Vidéosurveillances des chambres d’isolement, © T.Chantegret pour le CGLPL

LVSL – Le 19 juin 2020, le Conseil constitutionnel a censuré une partie de l’article L-3222-5-1 du Code de la santé publique qui encadre les mesures d’isolement et de contention en psychiatrie. Ce n’est toutefois que depuis les débats sur la loi portant sur le financement de la Sécurité Sociale pour 2022 qu’un article a été rajouté de façon à renforcer le pouvoir du juge des libertés. Avez-vous interpellé le gouvernement ou les élus sur ce sujet ?

D. S. – Non. Mais on a donné nos avis pour que le champ du juge soit le plus grand possible. On rencontre énormément d’avocats impliqués, notamment les avocats de Versailles. Ils sont une quarantaine et ont formé un groupe qui intervient énormément dans les hôpitaux psychiatriques. Ce genre d’initiative est salutaire et la spécialisation des avocats me paraît essentielle car j’ai déjà eu l’occasion d’assister à des séances où tant le juge que l’avocat semblaient perdus devant les subtilités de ce type de situation.

LVSL – Perdu ? Voulez-vous dire qu’ils ne connaissaient pas la procédure ?

D. S. – Il faut comprendre que les magistrats sont noyés sous les ordonnances et les prescriptions. Ils se demandent souvent si ils sont bien légitime moralement à statuer sur des restrictions de libertés aussi particulières. Cette gêne morale bien compréhensible, complique beaucoup les procédures.

LVSL – En dehors des professionnels de santé et des associations de patients, la situation de la psychiatrie publique ne fait l’objet que d’une attention relative de la part des parlementaires. Pourtant, et vous l’avez bien décrit, c’est un secteur en crise structurelle, notamment en pédopsychiatrie. Estimez-vous qu’un débat national sur la psychiatrie serait nécessaire pour la régler ?

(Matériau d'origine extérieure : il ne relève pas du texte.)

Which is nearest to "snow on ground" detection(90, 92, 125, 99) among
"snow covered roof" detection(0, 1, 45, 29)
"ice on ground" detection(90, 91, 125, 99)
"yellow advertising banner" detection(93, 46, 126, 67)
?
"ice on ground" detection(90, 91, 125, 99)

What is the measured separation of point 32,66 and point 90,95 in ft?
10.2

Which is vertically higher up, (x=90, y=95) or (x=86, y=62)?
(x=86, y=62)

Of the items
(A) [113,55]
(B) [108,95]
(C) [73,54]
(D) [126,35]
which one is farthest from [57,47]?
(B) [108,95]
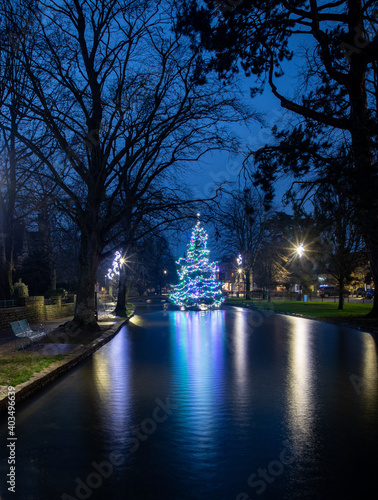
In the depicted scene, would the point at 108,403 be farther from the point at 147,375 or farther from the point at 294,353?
the point at 294,353

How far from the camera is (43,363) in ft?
37.4

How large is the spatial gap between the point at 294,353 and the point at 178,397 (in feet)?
21.6

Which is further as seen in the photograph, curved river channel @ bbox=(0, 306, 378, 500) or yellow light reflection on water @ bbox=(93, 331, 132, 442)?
yellow light reflection on water @ bbox=(93, 331, 132, 442)

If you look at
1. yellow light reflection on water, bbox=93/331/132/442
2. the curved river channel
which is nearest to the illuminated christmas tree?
yellow light reflection on water, bbox=93/331/132/442

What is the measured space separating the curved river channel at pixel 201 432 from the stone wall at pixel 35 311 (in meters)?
10.7

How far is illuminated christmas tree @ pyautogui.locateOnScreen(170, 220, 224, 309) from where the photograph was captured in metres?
50.1

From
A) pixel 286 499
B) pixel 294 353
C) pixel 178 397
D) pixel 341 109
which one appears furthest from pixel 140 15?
pixel 286 499

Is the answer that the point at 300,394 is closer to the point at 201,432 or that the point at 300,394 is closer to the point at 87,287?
the point at 201,432

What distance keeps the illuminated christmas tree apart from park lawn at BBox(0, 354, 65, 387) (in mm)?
37083

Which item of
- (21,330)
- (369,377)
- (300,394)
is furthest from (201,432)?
(21,330)

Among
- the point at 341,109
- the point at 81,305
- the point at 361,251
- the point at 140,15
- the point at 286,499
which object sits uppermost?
the point at 140,15

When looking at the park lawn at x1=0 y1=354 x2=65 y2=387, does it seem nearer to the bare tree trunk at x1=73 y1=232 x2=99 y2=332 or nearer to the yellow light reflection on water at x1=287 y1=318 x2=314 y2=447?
the yellow light reflection on water at x1=287 y1=318 x2=314 y2=447

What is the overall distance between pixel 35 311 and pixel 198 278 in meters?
25.1

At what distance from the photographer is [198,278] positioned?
4988 cm
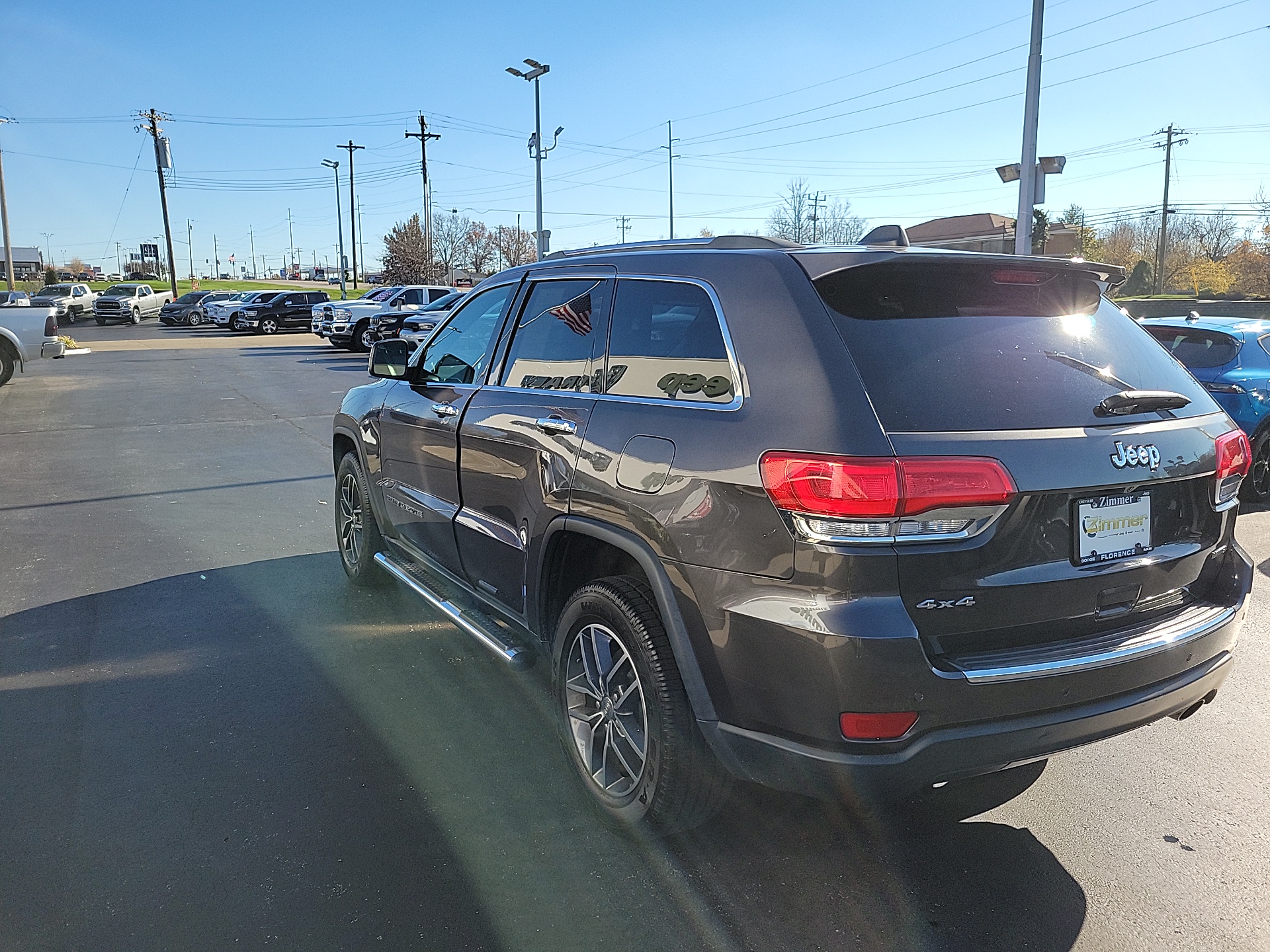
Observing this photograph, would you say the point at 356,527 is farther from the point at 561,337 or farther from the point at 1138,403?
the point at 1138,403

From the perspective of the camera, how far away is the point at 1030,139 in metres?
15.3

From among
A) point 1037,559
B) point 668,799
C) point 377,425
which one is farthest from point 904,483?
point 377,425

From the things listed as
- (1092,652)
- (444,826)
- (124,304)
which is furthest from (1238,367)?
(124,304)

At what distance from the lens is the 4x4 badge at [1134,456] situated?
2592 millimetres

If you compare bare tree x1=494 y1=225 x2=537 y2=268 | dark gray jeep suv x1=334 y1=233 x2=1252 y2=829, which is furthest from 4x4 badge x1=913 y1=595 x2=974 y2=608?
bare tree x1=494 y1=225 x2=537 y2=268

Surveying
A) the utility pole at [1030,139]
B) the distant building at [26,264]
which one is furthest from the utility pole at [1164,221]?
the distant building at [26,264]

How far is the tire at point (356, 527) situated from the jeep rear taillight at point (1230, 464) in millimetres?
3966

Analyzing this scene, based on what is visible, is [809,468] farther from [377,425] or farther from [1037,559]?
[377,425]

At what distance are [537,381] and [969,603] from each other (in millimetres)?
1878

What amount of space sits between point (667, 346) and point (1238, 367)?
6959mm

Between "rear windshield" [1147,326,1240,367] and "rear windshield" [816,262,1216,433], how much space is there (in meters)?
5.95

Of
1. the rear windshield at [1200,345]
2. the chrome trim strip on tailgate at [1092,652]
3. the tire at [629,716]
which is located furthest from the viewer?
the rear windshield at [1200,345]

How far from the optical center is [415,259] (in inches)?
3221

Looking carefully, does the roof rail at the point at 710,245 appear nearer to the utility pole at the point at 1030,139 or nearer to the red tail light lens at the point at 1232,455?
the red tail light lens at the point at 1232,455
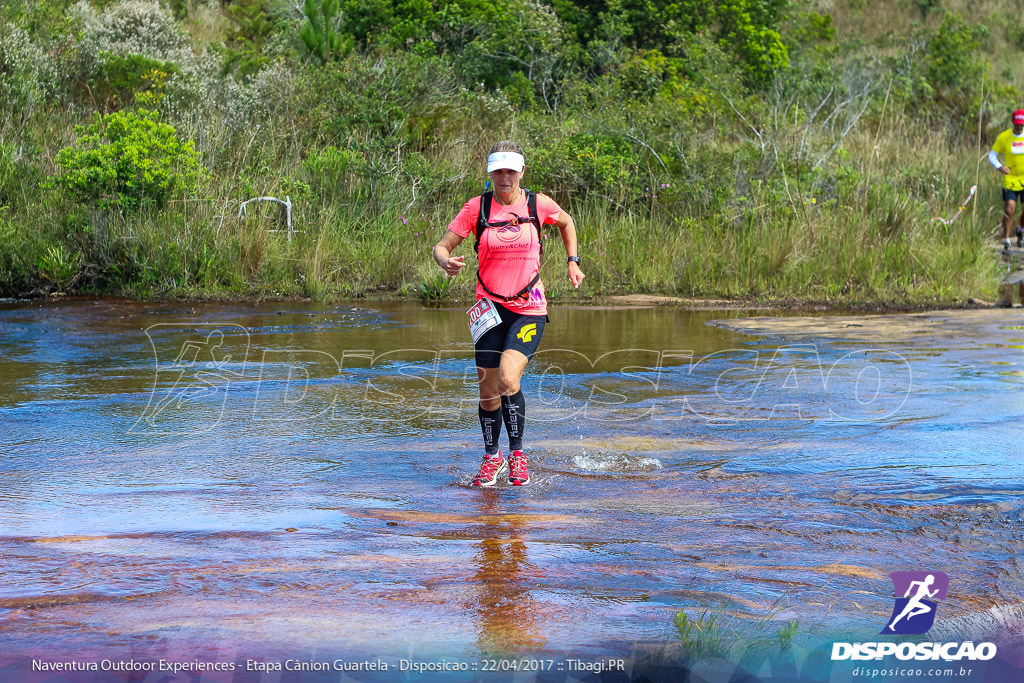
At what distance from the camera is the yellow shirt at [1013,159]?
18.2 m

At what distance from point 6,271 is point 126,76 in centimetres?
741

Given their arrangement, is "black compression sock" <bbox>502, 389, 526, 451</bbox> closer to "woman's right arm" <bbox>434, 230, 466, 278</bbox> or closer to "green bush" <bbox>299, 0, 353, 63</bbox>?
"woman's right arm" <bbox>434, 230, 466, 278</bbox>

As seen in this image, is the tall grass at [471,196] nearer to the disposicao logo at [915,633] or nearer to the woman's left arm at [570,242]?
the woman's left arm at [570,242]

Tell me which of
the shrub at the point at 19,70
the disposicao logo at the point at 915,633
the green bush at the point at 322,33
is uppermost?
the green bush at the point at 322,33

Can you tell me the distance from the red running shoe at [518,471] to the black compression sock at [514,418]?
0.37ft

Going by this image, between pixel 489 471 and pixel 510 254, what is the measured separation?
1.23 metres

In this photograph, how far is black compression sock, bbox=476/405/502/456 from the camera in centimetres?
666

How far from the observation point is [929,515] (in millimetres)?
5727

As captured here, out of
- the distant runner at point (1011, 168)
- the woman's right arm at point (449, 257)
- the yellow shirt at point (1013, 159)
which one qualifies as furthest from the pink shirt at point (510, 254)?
the yellow shirt at point (1013, 159)

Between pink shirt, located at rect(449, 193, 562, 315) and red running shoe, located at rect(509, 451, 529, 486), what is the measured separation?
2.72 feet

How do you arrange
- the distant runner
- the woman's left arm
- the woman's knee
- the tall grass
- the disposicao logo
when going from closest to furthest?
the disposicao logo, the woman's knee, the woman's left arm, the tall grass, the distant runner

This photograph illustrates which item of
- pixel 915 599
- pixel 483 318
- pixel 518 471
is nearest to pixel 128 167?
pixel 483 318

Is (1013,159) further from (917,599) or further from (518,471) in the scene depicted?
(917,599)

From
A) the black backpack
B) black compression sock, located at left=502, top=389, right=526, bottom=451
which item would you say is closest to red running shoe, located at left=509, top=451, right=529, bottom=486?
black compression sock, located at left=502, top=389, right=526, bottom=451
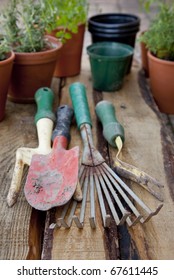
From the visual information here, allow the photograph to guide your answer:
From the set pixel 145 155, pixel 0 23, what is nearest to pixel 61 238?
pixel 145 155

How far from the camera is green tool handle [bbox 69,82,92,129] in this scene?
4.34 feet

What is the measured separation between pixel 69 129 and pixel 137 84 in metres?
0.50

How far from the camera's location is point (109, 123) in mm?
1298

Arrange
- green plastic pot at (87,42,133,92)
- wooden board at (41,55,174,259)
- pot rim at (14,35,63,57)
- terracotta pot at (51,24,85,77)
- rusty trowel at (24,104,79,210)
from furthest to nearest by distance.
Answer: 1. terracotta pot at (51,24,85,77)
2. green plastic pot at (87,42,133,92)
3. pot rim at (14,35,63,57)
4. rusty trowel at (24,104,79,210)
5. wooden board at (41,55,174,259)

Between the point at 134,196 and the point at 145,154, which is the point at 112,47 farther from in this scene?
the point at 134,196

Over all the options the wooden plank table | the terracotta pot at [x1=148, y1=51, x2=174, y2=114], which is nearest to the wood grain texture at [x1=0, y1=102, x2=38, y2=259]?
the wooden plank table

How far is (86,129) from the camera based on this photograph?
130cm

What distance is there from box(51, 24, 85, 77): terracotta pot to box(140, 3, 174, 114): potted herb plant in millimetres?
269

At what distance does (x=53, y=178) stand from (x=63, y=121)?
0.96ft

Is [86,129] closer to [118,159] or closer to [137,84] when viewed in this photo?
[118,159]

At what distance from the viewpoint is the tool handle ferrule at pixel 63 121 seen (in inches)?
49.8

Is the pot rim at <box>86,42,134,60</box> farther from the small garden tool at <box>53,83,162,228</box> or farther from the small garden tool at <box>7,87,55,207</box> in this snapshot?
the small garden tool at <box>53,83,162,228</box>

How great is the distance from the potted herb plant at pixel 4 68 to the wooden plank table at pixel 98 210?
0.07 m
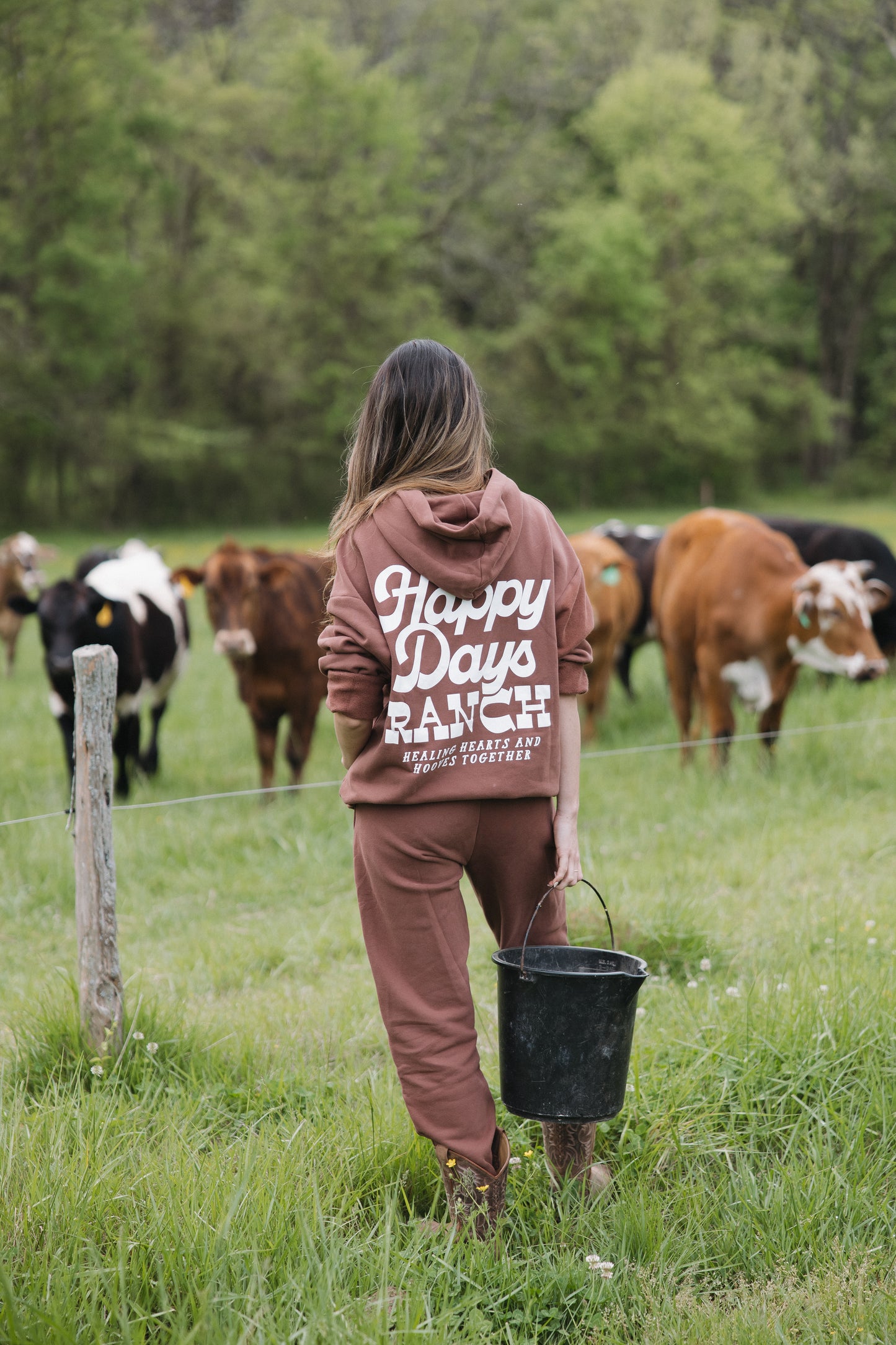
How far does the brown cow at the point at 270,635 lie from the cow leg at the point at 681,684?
7.92ft

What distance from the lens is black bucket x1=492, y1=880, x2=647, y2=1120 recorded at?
2.51 metres

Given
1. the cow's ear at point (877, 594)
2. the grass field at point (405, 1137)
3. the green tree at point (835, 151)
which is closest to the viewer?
the grass field at point (405, 1137)

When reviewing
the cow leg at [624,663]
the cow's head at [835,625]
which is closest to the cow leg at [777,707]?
the cow's head at [835,625]

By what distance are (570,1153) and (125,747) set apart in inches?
231

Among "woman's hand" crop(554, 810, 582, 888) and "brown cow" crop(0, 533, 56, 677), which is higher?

D. S. – Oui ! À condition que ce ne soit pas l’énième débat sur la psychiatrie se concluant par un satisfecit trompeur. Tous ces débordements de la prison et de la psychiatrie, tous ces manques, toutes ces carences, tous ces défauts, toute cette façon de ne pas prendre les problèmes à bras le corps, vont nous coûter très cher sur le temps long. Plus cher que de construire un hôpital, plus cher que de désincarcérer les gens, c’est-à-dire de juguler les entrées et de favoriser les sorties. Parce que les troubles psychiques qui ne sont pas pris à temps empirent, ce qui paraît logique ! Tout cela va nous coûter en termes de récidive, de risques psycho-sociaux. Si les pathologies ne sont pas prises à temps peut être qu’elles dureront plus longtemps, peut être que cela se traduira par des hospitalisations plus longues et donc plus coûteuses. Ce sont des calculs à la petite semaine qui sont fait à travers les logiques austéritaires actuelles.

Je ne comprends pas pourquoi il n’y a pas un vaste plan de recrutement des psychiatres et des soignants ni pourquoi on ne rend pas ce métier plus attractif. Et je ne comprends pas qu’on ne puisse pas dire cela sans se voir rétorquer que le Contrôle n’avait qu’à ne pas ajouter de la paperasse avec l’isolement et la contention. Il faut agir pour restaurer une institution et pas chercher à tout prix à sauvegarder un consensus aujourd’hui mortifère.